この記事では、パーソナリティ障害の中の境界性パーソナリティ障害の主な症状や原因、治療法、日常生活での工夫、家族や周囲の人の関わり方まで、わかりやすく解説します。

自分や大切な人の心の揺らぎに「大丈夫かな?」と不安に感じているなら、ぜひ最後まで読んでみてください。


境界性パーソナリティ障害とは

境界性パーソナリティ障害とは

境界性パーソナリティ障害とは、感情の波が激しかったり、人との関係が不安定になりやすかったりなどの特徴があります。根底にある見捨てられることへの強い不安から、や衝動的な行動や情動不安定が続き、日常生活や仕事に影響を及ぼすことも少なくありません。ここではどんな特徴があるのかをわかりやすく解説します。


境界性パーソナリティ障害の症状・特徴

境界性パーソナリティ障害には、次のような特徴が見られます。


・感情の波が激しい
 ちょっとした出来事で怒ったり、急に落ち込んだりする

ほんの少しの出来事でも、気持ちが大きく揺れ動いてしまうことがあります。たとえば、相手からの返信が遅れただけで嫌われたと感じて激しく落ち込んだり、急に怒りがこみ上げたりしてしまうこともあります。自分でも気持ちのコントロールできないことで疲弊してしまい、つらい思いを抱えてしまうこともあります。

・対人関係が不安定
 理想の人だと思っても、翌日には嫌悪感を抱いてしまう

人間関係では、親しくなりすぎたり、突然突き放してしまったりと両極端な行動が出やすいのも特徴です。

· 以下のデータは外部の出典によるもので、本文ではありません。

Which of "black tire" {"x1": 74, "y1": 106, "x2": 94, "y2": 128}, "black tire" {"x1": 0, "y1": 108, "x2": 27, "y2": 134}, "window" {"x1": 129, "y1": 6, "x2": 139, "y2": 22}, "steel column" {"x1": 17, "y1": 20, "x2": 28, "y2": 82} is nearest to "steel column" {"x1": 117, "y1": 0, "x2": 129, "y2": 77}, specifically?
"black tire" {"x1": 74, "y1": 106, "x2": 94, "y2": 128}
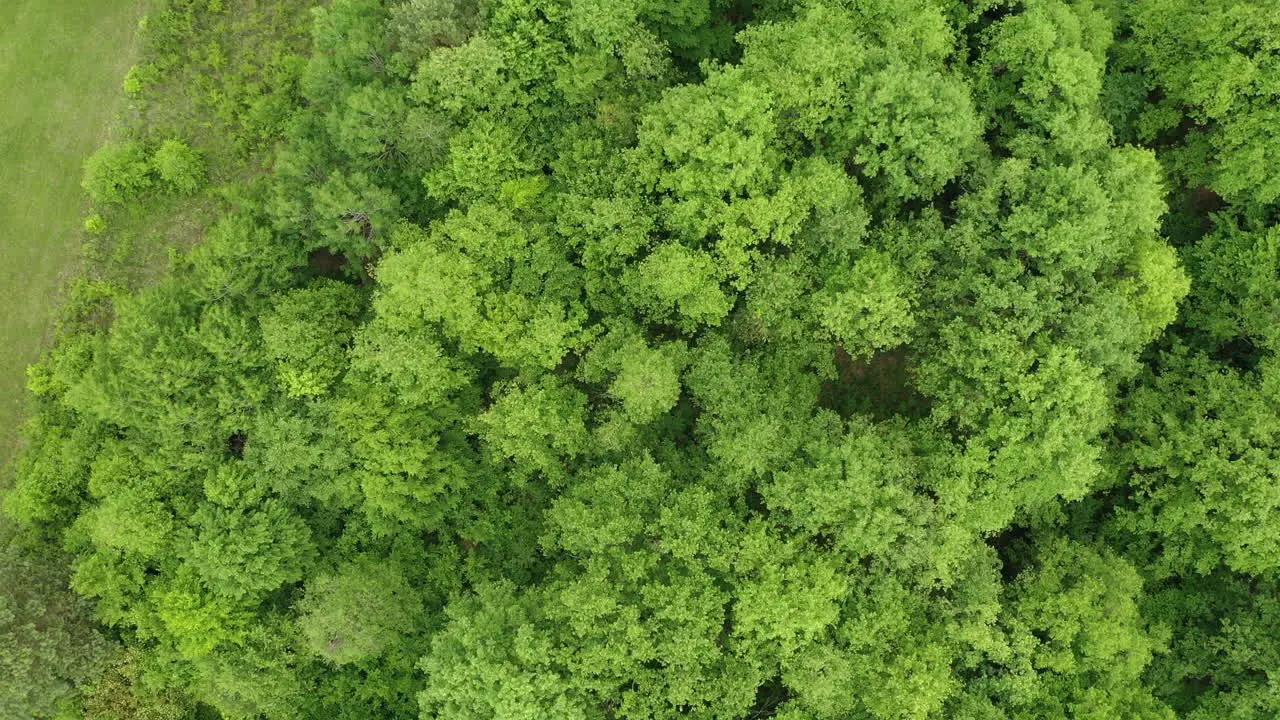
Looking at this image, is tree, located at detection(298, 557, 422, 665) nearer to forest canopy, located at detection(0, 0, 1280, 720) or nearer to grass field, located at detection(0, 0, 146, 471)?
forest canopy, located at detection(0, 0, 1280, 720)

最初はこの人しかいないと思うほど強く頼っていたのに、少しでも期待が外れると裏切られたと感じてしまうことがあります。

悪気がないのに、強く責めてしまいあとから自己嫌悪に陥ることも。信頼関係を築くことが難しくなり、自分も相手も苦しんでしまうことがあります。

・自分に自信がない
 自分には価値がないと感じて落ち込むことが多い

自己評価が低く「どうせ自分なんて」と考えてしまう傾向があります。小さな失敗や他人からの指摘を必要以上に重く受け止め、自分はダメな人間だと思い込んでしまいがちです。

自分のよさや成果を認められず、長い間劣等感にとらわれる状態が続くことも少なくありません。

・見捨てられることに不安を感じる
 見放されたと感じ、不安から衝動的な言動に出てしまう

相手の態度が少し冷たく感じられたり、連絡がおくれたりすると「嫌われたのでは?」「自分は必要とされていないのでは?」と強い不安を抱くことがあります。その不安を和らげようとして、感情的になってしまい、必要以上に相手に連絡をしてしまいがちです。

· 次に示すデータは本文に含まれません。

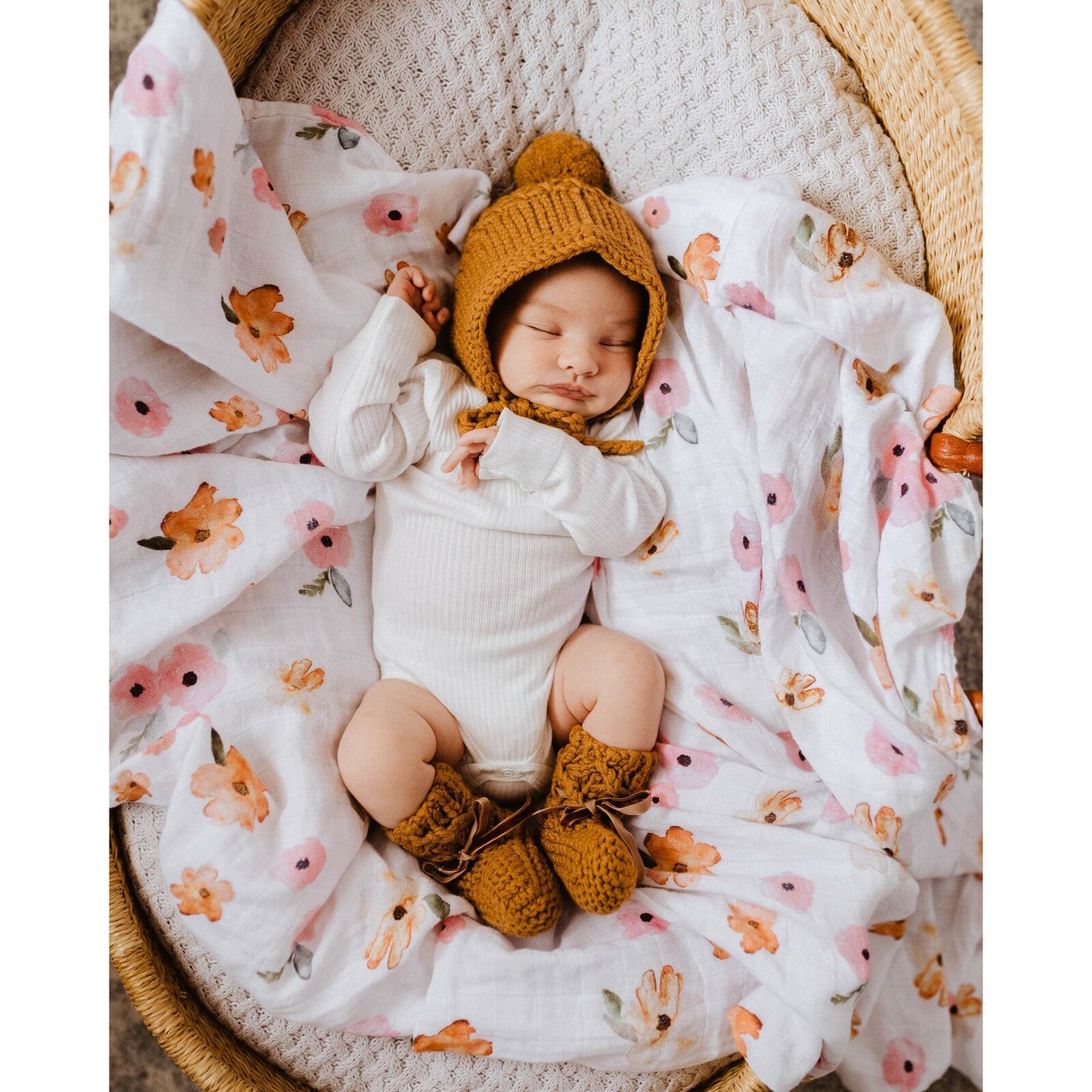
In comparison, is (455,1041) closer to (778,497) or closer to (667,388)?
(778,497)

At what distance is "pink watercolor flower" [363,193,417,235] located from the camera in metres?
1.18

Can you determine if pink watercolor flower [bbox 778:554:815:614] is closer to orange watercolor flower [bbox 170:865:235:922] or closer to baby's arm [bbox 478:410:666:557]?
baby's arm [bbox 478:410:666:557]

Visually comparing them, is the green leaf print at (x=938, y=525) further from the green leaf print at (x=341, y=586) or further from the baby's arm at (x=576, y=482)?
the green leaf print at (x=341, y=586)

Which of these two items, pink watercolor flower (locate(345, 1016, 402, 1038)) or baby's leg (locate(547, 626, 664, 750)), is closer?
pink watercolor flower (locate(345, 1016, 402, 1038))

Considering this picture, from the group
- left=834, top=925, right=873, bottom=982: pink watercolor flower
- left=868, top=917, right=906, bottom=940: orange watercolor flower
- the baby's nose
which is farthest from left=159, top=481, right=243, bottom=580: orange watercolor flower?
left=868, top=917, right=906, bottom=940: orange watercolor flower

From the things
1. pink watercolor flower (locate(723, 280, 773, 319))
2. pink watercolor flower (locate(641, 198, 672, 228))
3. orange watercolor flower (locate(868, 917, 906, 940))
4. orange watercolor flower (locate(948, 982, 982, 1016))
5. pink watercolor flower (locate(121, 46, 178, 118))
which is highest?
pink watercolor flower (locate(121, 46, 178, 118))

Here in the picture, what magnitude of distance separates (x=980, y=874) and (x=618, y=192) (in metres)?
1.12

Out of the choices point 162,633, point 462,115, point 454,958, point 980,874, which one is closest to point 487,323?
point 462,115

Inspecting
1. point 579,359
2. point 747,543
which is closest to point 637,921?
point 747,543

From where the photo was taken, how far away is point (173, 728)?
1061 mm

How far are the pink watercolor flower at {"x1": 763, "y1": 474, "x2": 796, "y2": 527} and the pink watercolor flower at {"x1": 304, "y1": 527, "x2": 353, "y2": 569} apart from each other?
0.59 metres

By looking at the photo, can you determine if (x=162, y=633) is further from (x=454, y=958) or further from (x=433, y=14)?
(x=433, y=14)

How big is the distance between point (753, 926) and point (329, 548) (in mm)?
754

また、相手を試すような行動をとってしまい、相手には負担を感じさせてしまうため、関係悪化につながることもあります。

・衝動的な行動をとることがある
 過食や浪費などに走ってしまうことがある

強いストレスや不安を感じたときに、気持ちを紛らわせようとして必要以上に食べてしまう過食や、予定していない高額な買い物など、衝動的に行動してしまうことがあります。衝動的な行動中は気持ちが落ち着くものの、あとから後悔や自己嫌悪に陥ることも少なくありません。

気持ちが大きく揺れ動くため、日常生活や対人関係に支障をきたすことがありますが、適切なサポートや理解を得ることで、少しずつ落ち着いた毎日を目指せる可能性があります。


境界性パーソナリティ障害の症状・特徴



境界性パーソナリティ障害と双極性障害・うつ病などの違い

境界性パーソナリティ障害は双極性障害やうつ病と区別がつきにくいことがあります。ここではそれぞれの違いを説明します。

双極性障害との違い

双極性障害は躁状態とうつ状態を周期的に繰り返すのが特徴で、気分の波にはある程度のリズムがあります。一方、境界性パーソナリティ障害は感情の変化が短い期間で起こり、LINEの既読スルーなどちょっとした出来事で強い不安や怒りを感じることがあります。

うつ病との違い

うつ病は、気分がずっと沈んだままで、何をしても楽しいと感じられない状態が続くのが特徴です。一方、境界性パーソナリティ障害は、感情の波がとても大きく、少し前まで笑っていたのに、ちょっとした出来事や人との関わりで突然落ち込んでしまうこともあります。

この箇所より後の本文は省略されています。